### REQUIRED WORK
Write an exact copy of the entries below that leaves out all pictures.
::::::::::
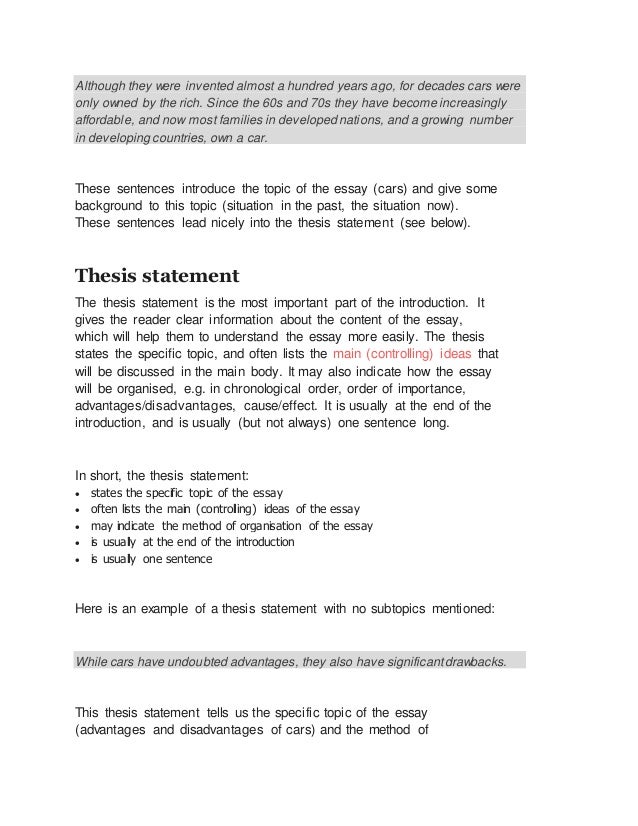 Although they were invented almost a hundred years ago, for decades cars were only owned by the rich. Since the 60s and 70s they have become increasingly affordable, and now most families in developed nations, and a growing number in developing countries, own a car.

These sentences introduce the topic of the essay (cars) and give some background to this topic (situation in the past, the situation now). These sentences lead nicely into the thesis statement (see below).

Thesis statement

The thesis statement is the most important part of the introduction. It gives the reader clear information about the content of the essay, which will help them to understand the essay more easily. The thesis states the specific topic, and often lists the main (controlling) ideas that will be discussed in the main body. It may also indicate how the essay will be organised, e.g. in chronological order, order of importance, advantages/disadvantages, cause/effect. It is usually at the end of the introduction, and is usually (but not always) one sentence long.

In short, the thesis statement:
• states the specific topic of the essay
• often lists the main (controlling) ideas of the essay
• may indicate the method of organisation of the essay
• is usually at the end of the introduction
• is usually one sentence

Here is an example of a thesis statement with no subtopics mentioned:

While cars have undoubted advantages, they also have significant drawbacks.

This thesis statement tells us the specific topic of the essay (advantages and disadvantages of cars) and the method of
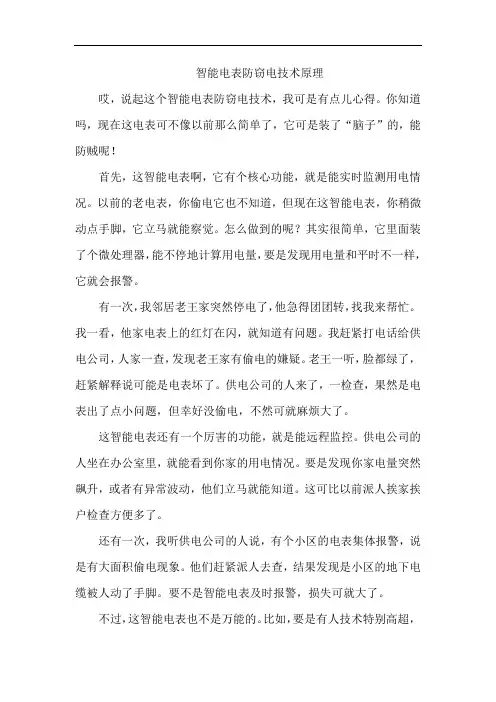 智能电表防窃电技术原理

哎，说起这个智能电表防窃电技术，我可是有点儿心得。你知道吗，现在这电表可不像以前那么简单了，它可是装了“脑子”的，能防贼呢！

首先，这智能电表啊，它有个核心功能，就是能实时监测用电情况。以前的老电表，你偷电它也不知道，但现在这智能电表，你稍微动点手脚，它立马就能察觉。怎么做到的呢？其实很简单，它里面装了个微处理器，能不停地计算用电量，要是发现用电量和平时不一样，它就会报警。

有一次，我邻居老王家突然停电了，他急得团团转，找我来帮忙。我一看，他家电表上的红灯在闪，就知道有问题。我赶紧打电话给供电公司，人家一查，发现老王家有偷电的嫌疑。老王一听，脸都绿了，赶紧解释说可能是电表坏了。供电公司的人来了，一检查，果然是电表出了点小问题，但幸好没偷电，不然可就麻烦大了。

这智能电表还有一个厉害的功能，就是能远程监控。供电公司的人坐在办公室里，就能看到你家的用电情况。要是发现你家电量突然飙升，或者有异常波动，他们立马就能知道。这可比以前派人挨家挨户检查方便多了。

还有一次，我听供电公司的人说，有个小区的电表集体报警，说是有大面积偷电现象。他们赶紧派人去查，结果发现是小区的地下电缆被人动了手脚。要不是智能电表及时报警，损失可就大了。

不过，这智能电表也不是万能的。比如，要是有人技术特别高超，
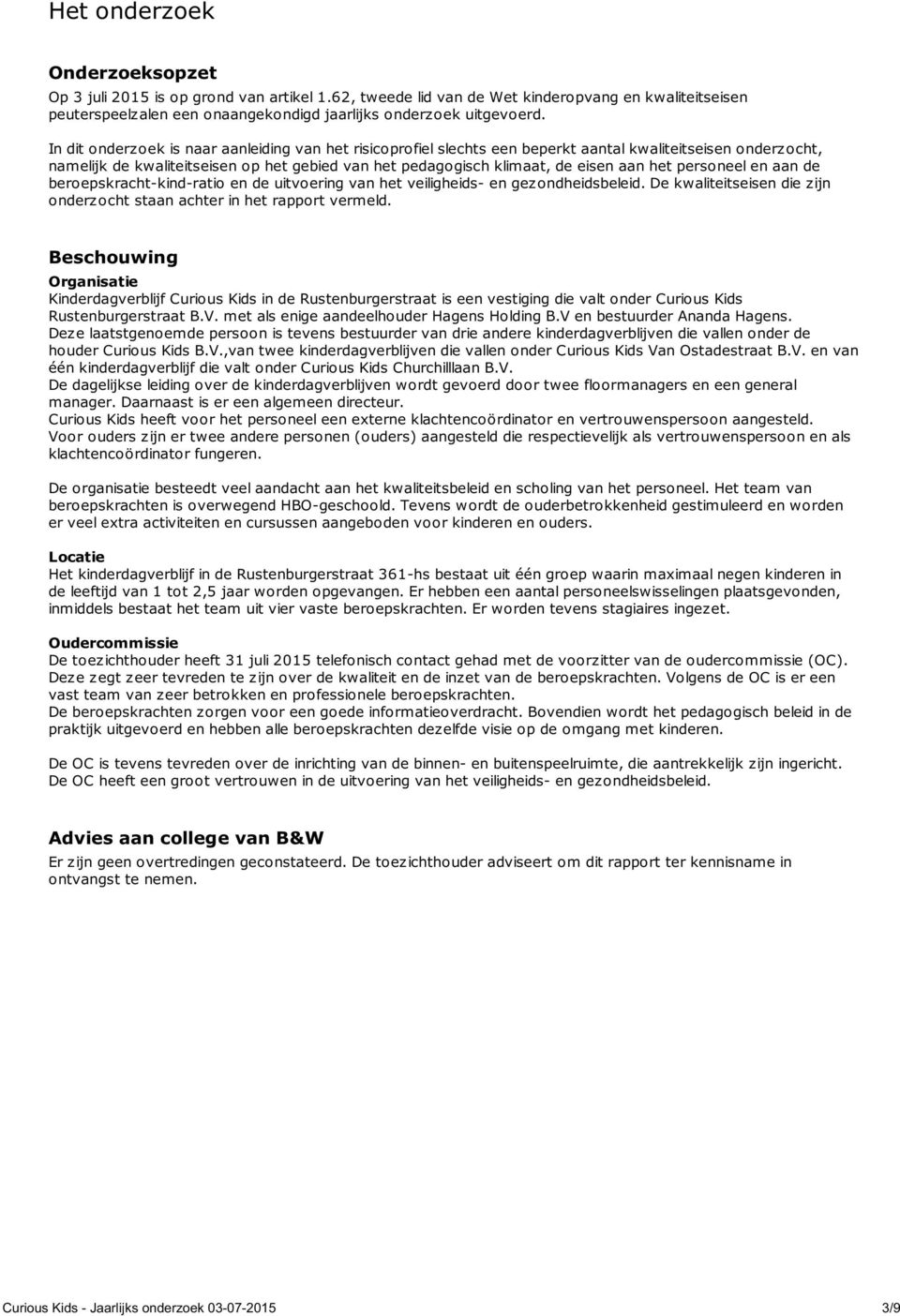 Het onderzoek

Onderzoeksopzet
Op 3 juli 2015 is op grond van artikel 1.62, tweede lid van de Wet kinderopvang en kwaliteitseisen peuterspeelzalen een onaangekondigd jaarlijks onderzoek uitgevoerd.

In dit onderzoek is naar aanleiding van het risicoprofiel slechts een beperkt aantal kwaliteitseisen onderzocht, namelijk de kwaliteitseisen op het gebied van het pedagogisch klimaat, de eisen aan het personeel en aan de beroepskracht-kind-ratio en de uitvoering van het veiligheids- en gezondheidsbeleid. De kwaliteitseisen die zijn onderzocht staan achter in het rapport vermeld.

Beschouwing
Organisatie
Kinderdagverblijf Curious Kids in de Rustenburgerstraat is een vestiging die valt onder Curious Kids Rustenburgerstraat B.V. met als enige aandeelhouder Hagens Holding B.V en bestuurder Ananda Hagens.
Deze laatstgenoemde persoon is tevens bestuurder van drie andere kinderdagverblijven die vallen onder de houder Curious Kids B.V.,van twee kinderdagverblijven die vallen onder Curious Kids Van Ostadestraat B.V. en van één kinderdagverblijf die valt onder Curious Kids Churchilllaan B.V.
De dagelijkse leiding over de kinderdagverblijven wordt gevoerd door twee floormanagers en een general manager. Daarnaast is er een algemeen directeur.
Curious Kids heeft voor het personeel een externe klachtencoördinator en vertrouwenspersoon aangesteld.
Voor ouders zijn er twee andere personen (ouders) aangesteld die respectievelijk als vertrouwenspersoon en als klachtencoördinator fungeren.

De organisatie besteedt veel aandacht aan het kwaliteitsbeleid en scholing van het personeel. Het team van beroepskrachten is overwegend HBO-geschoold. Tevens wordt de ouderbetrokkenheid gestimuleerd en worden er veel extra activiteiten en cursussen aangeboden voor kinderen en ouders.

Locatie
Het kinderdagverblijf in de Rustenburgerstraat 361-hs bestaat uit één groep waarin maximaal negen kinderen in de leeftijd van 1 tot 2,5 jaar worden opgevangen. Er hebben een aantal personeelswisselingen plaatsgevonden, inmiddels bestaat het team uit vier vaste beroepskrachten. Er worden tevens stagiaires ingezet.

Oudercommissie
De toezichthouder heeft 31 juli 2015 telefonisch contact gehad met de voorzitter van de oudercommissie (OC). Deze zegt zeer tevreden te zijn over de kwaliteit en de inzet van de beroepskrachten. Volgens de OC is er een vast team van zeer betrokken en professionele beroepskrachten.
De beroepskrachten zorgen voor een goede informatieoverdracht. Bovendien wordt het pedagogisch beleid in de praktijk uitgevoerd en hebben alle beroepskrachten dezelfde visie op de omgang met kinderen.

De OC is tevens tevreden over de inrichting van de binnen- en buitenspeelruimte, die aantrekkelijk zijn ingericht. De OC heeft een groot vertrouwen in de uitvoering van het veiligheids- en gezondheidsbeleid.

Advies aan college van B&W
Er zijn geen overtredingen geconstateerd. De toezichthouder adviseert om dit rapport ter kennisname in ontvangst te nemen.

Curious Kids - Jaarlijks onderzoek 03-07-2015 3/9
::::::::::
### EXERCISE RESPONSE
 Although they were invented almost a hundred years ago, for decades cars were only owned by the rich. Since the 60s and 70s they have become increasingly affordable, and now most families in developed nations, and a growing number in developing countries, own a car.

These sentences introduce the topic of the essay (cars) and give some background to this topic (situation in the past, the situation now). These sentences lead nicely into the thesis statement (see below).

Thesis statement

The thesis statement is the most important part of the introduction. It gives the reader clear information about the content of the essay, which will help them to understand the essay more easily. The thesis states the specific topic, and often lists the main (controlling) ideas that will be discussed in the main body. It may also indicate how the essay will be organised, e.g. in chronological order, order of importance, advantages/disadvantages, cause/effect. It is usually at the end of the introduction, and is usually (but not always) one sentence long.

In short, the thesis statement:
• states the specific topic of the essay
• often lists the main (controlling) ideas of the essay
• may indicate the method of organisation of the essay
• is usually at the end of the introduction
• is usually one sentence

Here is an example of a thesis statement with no subtopics mentioned:

While cars have undoubted advantages, they also have significant drawbacks.

This thesis statement tells us the specific topic of the essay (advantages and disadvantages of cars) and the method of
 智能电表防窃电技术原理

哎，说起这个智能电表防窃电技术，我可是有点儿心得。你知道吗，现在这电表可不像以前那么简单了，它可是装了“脑子”的，能防贼呢！

首先，这智能电表啊，它有个核心功能，就是能实时监测用电情况。以前的老电表，你偷电它也不知道，但现在这智能电表，你稍微动点手脚，它立马就能察觉。怎么做到的呢？其实很简单，它里面装了个微处理器，能不停地计算用电量，要是发现用电量和平时不一样，它就会报警。

有一次，我邻居老王家突然停电了，他急得团团转，找我来帮忙。我一看，他家电表上的红灯在闪，就知道有问题。我赶紧打电话给供电公司，人家一查，发现老王家有偷电的嫌疑。老王一听，脸都绿了，赶紧解释说可能是电表坏了。供电公司的人来了，一检查，果然是电表出了点小问题，但幸好没偷电，不然可就麻烦大了。

这智能电表还有一个厉害的功能，就是能远程监控。供电公司的人坐在办公室里，就能看到你家的用电情况。要是发现你家电量突然飙升，或者有异常波动，他们立马就能知道。这可比以前派人挨家挨户检查方便多了。

还有一次，我听供电公司的人说，有个小区的电表集体报警，说是有大面积偷电现象。他们赶紧派人去查，结果发现是小区的地下电缆被人动了手脚。要不是智能电表及时报警，损失可就大了。

不过，这智能电表也不是万能的。比如，要是有人技术特别高超，
 Het onderzoek

Onderzoeksopzet
Op 3 juli 2015 is op grond van artikel 1.62, tweede lid van de Wet kinderopvang en kwaliteitseisen peuterspeelzalen een onaangekondigd jaarlijks onderzoek uitgevoerd.

In dit onderzoek is naar aanleiding van het risicoprofiel slechts een beperkt aantal kwaliteitseisen onderzocht, namelijk de kwaliteitseisen op het gebied van het pedagogisch klimaat, de eisen aan het personeel en aan de beroepskracht-kind-ratio en de uitvoering van het veiligheids- en gezondheidsbeleid. De kwaliteitseisen die zijn onderzocht staan achter in het rapport vermeld.

Beschouwing
Organisatie
Kinderdagverblijf Curious Kids in de Rustenburgerstraat is een vestiging die valt onder Curious Kids Rustenburgerstraat B.V. met als enige aandeelhouder Hagens Holding B.V en bestuurder Ananda Hagens.
Deze laatstgenoemde persoon is tevens bestuurder van drie andere kinderdagverblijven die vallen onder de houder Curious Kids B.V.,van twee kinderdagverblijven die vallen onder Curious Kids Van Ostadestraat B.V. en van één kinderdagverblijf die valt onder Curious Kids Churchilllaan B.V.
De dagelijkse leiding over de kinderdagverblijven wordt gevoerd door twee floormanagers en een general manager. Daarnaast is er een algemeen directeur.
Curious Kids heeft voor het personeel een externe klachtencoördinator en vertrouwenspersoon aangesteld.
Voor ouders zijn er twee andere personen (ouders) aangesteld die respectievelijk als vertrouwenspersoon en als klachtencoördinator fungeren.

De organisatie besteedt veel aandacht aan het kwaliteitsbeleid en scholing van het personeel. Het team van beroepskrachten is overwegend HBO-geschoold. Tevens wordt de ouderbetrokkenheid gestimuleerd en worden er veel extra activiteiten en cursussen aangeboden voor kinderen en ouders.

Locatie
Het kinderdagverblijf in de Rustenburgerstraat 361-hs bestaat uit één groep waarin maximaal negen kinderen in de leeftijd van 1 tot 2,5 jaar worden opgevangen. Er hebben een aantal personeelswisselingen plaatsgevonden, inmiddels bestaat het team uit vier vaste beroepskrachten. Er worden tevens stagiaires ingezet.

Oudercommissie
De toezichthouder heeft 31 juli 2015 telefonisch contact gehad met de voorzitter van de oudercommissie (OC). Deze zegt zeer tevreden te zijn over de kwaliteit en de inzet van de beroepskrachten. Volgens de OC is er een vast team van zeer betrokken en professionele beroepskrachten.
De beroepskrachten zorgen voor een goede informatieoverdracht. Bovendien wordt het pedagogisch beleid in de praktijk uitgevoerd en hebben alle beroepskrachten dezelfde visie op de omgang met kinderen.

De OC is tevens tevreden over de inrichting van de binnen- en buitenspeelruimte, die aantrekkelijk zijn ingericht. De OC heeft een groot vertrouwen in de uitvoering van het veiligheids- en gezondheidsbeleid.

Advies aan college van B&W
Er zijn geen overtredingen geconstateerd. De toezichthouder adviseert om dit rapport ter kennisname in ontvangst te nemen.

Curious Kids - Jaarlijks onderzoek 03-07-2015 3/9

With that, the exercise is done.